The Winner Takes it All
Boys' vulnerability to toxic online influence and social disconnection is back in the news. Six months after Adolescence brought the struggles of young boys into global focus, a new UK Taskforce is calling for urgent action, including a "Trusted Adult Guarantee," to tackle the issues faced by young men.
By coincidence, a few days ago, a friend who had read the original Lost Boys research on the struggles young men face, told me that while the issue is real and important, she still felt like she was being gaslit. Gaslit because, as the plight of boys rises up the agenda, the ongoing challenges faced by women seem to slip back into the shadows.
It made me reflect that there's something in the tone of current gender conversations.
Creeping into the narrative is not only the sense that gender equality has "gone too far," but that men and boys are the people we really need to worry about. The implication being that maybe we should pause gender equity efforts until we've "rebalanced" things.
The problem is that in my coaching work with women, progress still feels painfully slow. I'm also wondering: what does rebalance look like, and who is it really for?
Let's start with what we know. Yes, some boys are struggling. In the UK they lag behind girls in reading, GCSE attainment and higher education entry. Suicide is the leading cause of death for men under 50. Anyone who cares about equity must care about that. Inclusion isn't selective.
But that's different from accepting that most men are being left behind, or the subtle implication that women's progress is to blame.
Inside large organisations, men aren't systematically left behind. They still hold over 80% of real power roles - commercial, P&L and operational positions - on FTSE 350 executive teams.
Headlines about progress don't reveal that most women remain in HR, marketing, or legal roles, with no clear route to CEO. Only 4–6% of FTSE 350 companies have female CEOs.
In our coaching work, men are more likely to be sponsored into senior roles and assumed capable by default.
So is what's happening marginalisation, or a sense of discomfort?
Some men genuinely feel left behind, and understanding this is essential. Many were raised with expectations to stay in control, avoid showing emotion, and prove value through success. They face loneliness in workplaces that may not make it safe to ask for help. These problems are real. But inclusion efforts don't cause them: they're often better addressed because of these efforts.
Mid-level male managers can feel stuck. They are under pressure to perform but rarely part of equity conversations. While they may not feel individually powerful, they still benefit from systemic advantages. Being asked to share power can feel like loss, especially if they've never had to think about power before. These feelings are valid and unsettling. But it's not oppression. It's progress, and it's uncomfortable.

**LISTED RECORDS:**

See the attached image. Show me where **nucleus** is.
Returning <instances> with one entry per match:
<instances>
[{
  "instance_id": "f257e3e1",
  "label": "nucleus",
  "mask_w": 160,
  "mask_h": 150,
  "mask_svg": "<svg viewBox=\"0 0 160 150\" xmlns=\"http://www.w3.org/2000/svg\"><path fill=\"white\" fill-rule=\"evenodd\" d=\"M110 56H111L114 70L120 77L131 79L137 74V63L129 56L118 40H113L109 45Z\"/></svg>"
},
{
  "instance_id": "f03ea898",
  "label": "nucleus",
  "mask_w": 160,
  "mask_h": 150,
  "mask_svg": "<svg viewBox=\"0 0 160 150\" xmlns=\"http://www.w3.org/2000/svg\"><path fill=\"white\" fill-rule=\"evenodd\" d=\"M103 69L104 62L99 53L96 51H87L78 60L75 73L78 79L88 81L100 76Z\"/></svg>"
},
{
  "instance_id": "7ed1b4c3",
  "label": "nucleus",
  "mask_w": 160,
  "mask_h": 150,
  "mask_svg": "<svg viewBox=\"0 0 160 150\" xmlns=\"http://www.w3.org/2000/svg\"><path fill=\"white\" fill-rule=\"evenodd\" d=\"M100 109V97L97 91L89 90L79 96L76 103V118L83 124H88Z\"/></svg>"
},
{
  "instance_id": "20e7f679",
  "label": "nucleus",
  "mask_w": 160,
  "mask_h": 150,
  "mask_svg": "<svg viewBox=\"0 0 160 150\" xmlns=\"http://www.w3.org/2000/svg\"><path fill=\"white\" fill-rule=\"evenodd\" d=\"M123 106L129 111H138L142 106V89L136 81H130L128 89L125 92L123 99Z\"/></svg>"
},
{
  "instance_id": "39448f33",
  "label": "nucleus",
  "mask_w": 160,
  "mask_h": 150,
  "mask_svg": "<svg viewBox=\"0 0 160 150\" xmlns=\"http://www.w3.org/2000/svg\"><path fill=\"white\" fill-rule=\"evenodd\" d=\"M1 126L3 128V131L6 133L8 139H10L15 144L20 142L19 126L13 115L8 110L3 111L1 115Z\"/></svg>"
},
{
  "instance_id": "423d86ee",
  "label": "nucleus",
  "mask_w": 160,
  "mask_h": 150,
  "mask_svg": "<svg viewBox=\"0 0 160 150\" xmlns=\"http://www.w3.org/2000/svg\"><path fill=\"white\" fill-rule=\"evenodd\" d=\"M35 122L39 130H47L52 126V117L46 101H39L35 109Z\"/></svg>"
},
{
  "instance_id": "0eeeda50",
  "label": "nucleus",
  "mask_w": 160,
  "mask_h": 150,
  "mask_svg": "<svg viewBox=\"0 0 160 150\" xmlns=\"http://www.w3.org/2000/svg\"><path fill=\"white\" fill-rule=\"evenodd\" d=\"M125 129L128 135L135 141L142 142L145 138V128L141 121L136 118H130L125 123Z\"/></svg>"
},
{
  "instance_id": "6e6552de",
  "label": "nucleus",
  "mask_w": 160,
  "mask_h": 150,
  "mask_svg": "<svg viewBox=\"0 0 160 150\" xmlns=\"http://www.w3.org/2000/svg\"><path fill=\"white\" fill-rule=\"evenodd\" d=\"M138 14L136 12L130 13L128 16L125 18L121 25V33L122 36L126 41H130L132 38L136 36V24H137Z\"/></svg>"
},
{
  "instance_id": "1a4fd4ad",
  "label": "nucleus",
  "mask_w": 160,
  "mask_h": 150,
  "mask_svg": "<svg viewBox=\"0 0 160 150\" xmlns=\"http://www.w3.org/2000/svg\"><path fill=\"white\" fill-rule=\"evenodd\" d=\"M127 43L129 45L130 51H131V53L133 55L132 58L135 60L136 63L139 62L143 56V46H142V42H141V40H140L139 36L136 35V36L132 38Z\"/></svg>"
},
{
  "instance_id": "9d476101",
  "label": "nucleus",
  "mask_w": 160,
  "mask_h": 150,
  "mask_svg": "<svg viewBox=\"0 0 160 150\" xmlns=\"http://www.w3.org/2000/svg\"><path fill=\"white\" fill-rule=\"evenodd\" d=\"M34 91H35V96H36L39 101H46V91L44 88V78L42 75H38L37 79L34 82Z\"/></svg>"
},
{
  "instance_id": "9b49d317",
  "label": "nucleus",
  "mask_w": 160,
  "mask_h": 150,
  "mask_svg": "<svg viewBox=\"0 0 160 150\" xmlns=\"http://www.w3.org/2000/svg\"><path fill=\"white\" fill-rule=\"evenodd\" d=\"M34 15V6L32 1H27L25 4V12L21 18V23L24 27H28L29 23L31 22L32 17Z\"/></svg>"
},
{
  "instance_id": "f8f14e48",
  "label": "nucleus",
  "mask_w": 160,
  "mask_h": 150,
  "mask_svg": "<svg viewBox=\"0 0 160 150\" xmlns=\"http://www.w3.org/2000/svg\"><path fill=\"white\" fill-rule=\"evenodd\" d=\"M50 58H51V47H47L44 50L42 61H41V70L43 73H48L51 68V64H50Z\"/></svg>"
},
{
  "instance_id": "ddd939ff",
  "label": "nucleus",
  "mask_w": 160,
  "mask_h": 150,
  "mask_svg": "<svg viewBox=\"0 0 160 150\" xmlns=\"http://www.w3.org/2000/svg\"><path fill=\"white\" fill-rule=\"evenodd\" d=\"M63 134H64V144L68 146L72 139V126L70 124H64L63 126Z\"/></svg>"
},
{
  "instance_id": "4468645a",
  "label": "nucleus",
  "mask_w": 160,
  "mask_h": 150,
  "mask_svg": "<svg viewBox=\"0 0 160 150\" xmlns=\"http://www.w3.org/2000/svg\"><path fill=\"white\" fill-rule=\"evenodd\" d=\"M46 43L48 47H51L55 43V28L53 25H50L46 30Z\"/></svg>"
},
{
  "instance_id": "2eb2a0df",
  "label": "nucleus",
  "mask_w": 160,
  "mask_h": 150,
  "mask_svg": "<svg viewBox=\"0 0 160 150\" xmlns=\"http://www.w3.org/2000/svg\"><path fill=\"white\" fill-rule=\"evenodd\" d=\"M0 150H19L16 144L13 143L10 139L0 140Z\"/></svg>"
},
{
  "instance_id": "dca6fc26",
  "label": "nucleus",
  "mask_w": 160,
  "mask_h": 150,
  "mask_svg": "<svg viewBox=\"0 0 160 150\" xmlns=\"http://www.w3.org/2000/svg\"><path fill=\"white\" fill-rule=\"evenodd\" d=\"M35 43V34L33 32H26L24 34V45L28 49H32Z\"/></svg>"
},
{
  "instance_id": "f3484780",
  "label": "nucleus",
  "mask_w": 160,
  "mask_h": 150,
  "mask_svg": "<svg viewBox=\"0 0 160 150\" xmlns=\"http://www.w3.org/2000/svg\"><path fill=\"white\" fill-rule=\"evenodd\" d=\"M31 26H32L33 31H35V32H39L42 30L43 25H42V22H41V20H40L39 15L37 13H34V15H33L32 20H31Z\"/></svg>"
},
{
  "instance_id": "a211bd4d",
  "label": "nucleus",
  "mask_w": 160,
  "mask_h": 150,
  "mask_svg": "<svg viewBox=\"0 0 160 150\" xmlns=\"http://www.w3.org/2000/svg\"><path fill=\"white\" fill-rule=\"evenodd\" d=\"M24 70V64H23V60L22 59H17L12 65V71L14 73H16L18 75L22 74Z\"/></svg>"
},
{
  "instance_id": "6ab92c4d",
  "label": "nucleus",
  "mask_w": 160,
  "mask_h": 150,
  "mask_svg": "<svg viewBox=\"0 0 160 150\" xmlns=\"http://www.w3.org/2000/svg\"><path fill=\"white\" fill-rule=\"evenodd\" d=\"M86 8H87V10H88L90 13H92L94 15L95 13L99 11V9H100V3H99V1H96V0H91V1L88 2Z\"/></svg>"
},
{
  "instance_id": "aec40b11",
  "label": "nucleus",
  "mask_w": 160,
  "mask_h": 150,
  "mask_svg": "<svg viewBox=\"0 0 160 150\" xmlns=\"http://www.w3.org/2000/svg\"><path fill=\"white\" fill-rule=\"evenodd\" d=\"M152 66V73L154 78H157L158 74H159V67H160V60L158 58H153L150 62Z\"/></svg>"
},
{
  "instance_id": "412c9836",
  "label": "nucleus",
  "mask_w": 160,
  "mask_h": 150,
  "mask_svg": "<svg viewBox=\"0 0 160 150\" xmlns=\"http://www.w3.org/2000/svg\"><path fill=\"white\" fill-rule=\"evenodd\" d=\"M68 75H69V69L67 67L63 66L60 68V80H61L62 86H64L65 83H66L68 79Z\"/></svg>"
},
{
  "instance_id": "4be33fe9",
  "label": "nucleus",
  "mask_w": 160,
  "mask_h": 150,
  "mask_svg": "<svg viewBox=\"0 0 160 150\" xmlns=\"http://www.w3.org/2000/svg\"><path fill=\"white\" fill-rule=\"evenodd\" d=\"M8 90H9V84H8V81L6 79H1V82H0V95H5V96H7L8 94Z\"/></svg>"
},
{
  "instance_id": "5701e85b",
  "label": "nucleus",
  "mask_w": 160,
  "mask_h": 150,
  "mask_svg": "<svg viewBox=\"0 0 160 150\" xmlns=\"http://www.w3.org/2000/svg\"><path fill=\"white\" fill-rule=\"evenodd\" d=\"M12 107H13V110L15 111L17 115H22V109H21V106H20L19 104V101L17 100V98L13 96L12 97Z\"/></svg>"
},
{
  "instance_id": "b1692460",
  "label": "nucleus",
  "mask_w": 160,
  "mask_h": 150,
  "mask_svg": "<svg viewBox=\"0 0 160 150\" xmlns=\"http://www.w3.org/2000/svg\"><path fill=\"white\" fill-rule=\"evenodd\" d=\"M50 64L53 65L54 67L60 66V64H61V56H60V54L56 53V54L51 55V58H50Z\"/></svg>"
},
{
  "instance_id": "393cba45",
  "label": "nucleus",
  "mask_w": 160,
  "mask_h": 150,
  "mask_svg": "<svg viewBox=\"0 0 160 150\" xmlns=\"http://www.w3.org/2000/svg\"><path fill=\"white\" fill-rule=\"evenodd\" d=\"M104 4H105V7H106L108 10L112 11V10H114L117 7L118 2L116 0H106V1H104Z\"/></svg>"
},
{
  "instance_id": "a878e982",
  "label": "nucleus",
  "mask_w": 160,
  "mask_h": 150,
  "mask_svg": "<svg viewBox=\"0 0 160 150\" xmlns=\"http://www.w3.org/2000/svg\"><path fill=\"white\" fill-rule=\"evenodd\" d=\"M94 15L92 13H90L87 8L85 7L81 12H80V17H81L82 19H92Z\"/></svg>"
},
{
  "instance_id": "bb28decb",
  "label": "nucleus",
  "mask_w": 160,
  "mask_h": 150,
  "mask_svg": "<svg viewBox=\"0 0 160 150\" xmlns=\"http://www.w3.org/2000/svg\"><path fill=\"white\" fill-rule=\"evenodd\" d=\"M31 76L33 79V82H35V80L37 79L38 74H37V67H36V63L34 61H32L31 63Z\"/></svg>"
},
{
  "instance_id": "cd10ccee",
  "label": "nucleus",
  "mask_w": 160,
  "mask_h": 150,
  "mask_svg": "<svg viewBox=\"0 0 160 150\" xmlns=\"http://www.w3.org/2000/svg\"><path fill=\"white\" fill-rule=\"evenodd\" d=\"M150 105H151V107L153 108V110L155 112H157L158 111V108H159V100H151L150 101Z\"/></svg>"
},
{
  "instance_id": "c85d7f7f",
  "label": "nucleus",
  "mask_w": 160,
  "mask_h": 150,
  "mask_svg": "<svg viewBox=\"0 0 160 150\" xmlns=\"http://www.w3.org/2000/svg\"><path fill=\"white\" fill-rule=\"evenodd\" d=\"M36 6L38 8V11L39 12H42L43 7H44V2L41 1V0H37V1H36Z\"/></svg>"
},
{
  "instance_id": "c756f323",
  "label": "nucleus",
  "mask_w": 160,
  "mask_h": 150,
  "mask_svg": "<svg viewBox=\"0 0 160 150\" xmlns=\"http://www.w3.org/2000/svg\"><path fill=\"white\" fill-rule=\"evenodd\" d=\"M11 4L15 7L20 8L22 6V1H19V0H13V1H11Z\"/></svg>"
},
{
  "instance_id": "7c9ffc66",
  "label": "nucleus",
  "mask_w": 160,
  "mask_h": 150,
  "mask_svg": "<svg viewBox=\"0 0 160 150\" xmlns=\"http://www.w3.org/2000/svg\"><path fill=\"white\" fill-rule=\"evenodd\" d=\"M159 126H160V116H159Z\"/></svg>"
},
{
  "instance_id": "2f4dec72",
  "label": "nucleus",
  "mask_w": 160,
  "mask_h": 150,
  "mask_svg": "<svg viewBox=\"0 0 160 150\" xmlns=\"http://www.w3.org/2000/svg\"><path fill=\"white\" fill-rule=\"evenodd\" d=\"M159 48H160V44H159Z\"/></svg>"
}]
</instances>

**TASK LIST:**
a) Transcribe the part of the gender equity piece starting with "So is what's" and going on through "of these efforts.".
b) Pick up the piece on boys' struggles and gender equity from the point where it stops, and write what comes next.

**ANSWERS FOR THIS EXERCISE:**
a)
So is what's happening marginalisation, or a sense of discomfort?
Some men genuinely feel left behind, and understanding this is essential. Many were raised with expectations to stay in control, avoid showing emotion, and prove value through success. They face loneliness in workplaces that may not make it safe to ask for help. These problems are real. But inclusion efforts don't cause them: they're often better addressed because of these efforts.

b)
The risk of retreating on gender equity isn't just frustration. It's the erosion of trust and belief. When equity keeps being frustrated by those who hold organisational power, budgets and influence, people begin to question whether change was ever genuinely planned. They may not speak up, but they retreat into the quiet corners of the organisation. Promising talent opts out. Those with the most to contribute start doing just enough to get by.
With a spotlight that shifts constantly, focusing on one group at a time before moving on, we risk signalling to entire generations that fairness is fleeting, power never truly changes, and attention to their issues is always short-lived. The light moves on, and they’re left in the dark.
The frustration of being sidelined from equity conversations is real. But we have to be careful where we direct it. When we get into binary debates about who deserves the most attention, we lose in a zero-sum game of our own creation. And that is the trap.
The real problem is a system that creates scarcity, then watches us fight over the spotlight.
Behind the searing feeling of unfairness is the truth that inclusion isn't about taking turns. It's about challenging the idea that fairness is limited. When we fall for the competition myth, the only winners are those the system was always built for.
As a gay woman from a working-class background, inclusion was never just about gender for me. Holding my nerve means resisting the pull to soften the work or to shift focus to those just noticing how the system operates. I'll acknowledge that many men find things difficult, while being clear this isn't the same as being systematically disadvantaged.
So, when frustration rises, as it did for my friend, it’s not a signal to look away, but a cue to look harder. Because the most comfortable narratives are often the ones doing the most damage. And comfort, if left unchallenged, tends to turn progress into regression.